Dive Brief:
- As Nike moves increasingly toward e-commerce to increase its sales, some purveyors perceive a possible change in the brand's longtime street credibility, The Wall Street Journal reported Wednesday.
- The change in sales methods does seem to be working, whatever the price in status; sales on both Nike.com and its apps have increased substantially, bringing in roughly $2 billion since 2015.
- Yet, more frequent releases of varied styles and a reduction in direct access for consumers used to boutiques-only sales could negatively impact the brand, making it too accessible and therefore less unique.
Dive Insight:
There's a high fashion aspect to Nike sneakers, but some believe that may change.
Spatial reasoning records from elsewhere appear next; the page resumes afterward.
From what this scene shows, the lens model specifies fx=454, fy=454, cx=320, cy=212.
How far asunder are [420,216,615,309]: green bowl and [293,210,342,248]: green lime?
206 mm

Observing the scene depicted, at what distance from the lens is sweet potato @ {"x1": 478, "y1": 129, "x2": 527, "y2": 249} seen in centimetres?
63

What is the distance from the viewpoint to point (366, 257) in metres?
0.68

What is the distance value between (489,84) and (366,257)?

The eagerness with which Nike's fans snapped up new styles regardless of price mirrors the way an "it" item of the season is sought by luxury shoppers, who for years were believed to be resistant to e-commerce. Once Net-a-Porter proved luxury retailers wrong, the door opened for e-commerce success, with sales growing from a meager 3% in 2015 to 17% predicted by 2018, according to a study by McKinsey&Company.
Nike, meanwhile, suffers from some of the same e-commerce concerns previously held by luxury dealers. Copycat production of its most famous styles plagues the brand, particularly through overseas dealers on Amazon. By making authentic Nike sneakers more accessible, Nike hopes to break the chain of imitation.
But Nike is also shrinking lead times, which means more styles will be available more often, which could result in a market glut. If the brand is able to balance supply and demand despite immediate e-commerce availability, it will likely continue to turn profits in the billions. However, doing so demands a delicate sense of market timing, which is tough to translate amidst growing access.